Justice Department sues Google over digital advertising dominance
WASHINGTON (AP) — The Justice Department and eight states filed an antitrust suit against Google on Tuesday, seeking to shatter its alleged monopoly on the entire ecosystem of online advertising as a hurtful burden to advertisers, consumers and even the United States government.
The government alleged in the complaint that Google is looking to “neutralise or eliminate” rivals in the online ad marketplace through acquisitions and to force advertisers to use its products by making it difficult to use competitors' offerings.
It's part of a new, if slow and halting, push by the US to rein in big tech companies that have enjoyed largely unbridled growth in the past decade and a half.

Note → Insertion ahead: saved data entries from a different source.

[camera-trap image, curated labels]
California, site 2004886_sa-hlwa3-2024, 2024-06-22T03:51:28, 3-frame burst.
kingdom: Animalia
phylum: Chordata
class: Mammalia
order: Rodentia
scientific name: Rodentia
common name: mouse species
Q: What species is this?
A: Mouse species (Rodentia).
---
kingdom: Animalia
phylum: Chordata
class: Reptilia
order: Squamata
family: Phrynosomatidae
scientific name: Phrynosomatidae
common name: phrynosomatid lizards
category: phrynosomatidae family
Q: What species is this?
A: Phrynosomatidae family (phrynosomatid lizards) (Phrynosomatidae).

“Monopolies threaten the free and fair markets upon which our economy is based.
They stifle innovation, they hurt producers and workers, and they increase costs for consumers,” Attorney General Merrick Garland said at a news conference Tuesday.
For 15 years, Garland said, Google has “pursued a course of anti-competitive conduct” that has stalled the rise of rival technologies and manipulated the mechanics of online ad auctions to force advertisers and publishers to use its tools.
In so doing, he added, Google ”engaged in exclusionary conduct” that has “severely weakened,” if not destroyed, competition in the ad tech industry.
The suit, the latest legal action brought by the government against Google, accuses the company of unlawfully monopolising the way ads are served online by excluding competitors. Google's ad manager lets large publishers who have significant direct sales manage their advertisements.
The ad exchange, meanwhile, is a real-time marketplace to buy and sell online display ads.
Garland said Google controls the technology used by most major website publishers to offer advertising space for sale, as well as the largest ad exchange that matches publishers and advertisers together when ad space is sold. The result, he added, is that “website creators earn less and advertisers pay more.”
The lawsuit, filed in federal court in Alexandria, Virginia, demands that Google divest itself of the businesses of controlling the technical tools that manage the buying, selling and auctioning of digital display advertising, remaining with search — its core business — and other products and services including YouTube, Gmail and cloud services.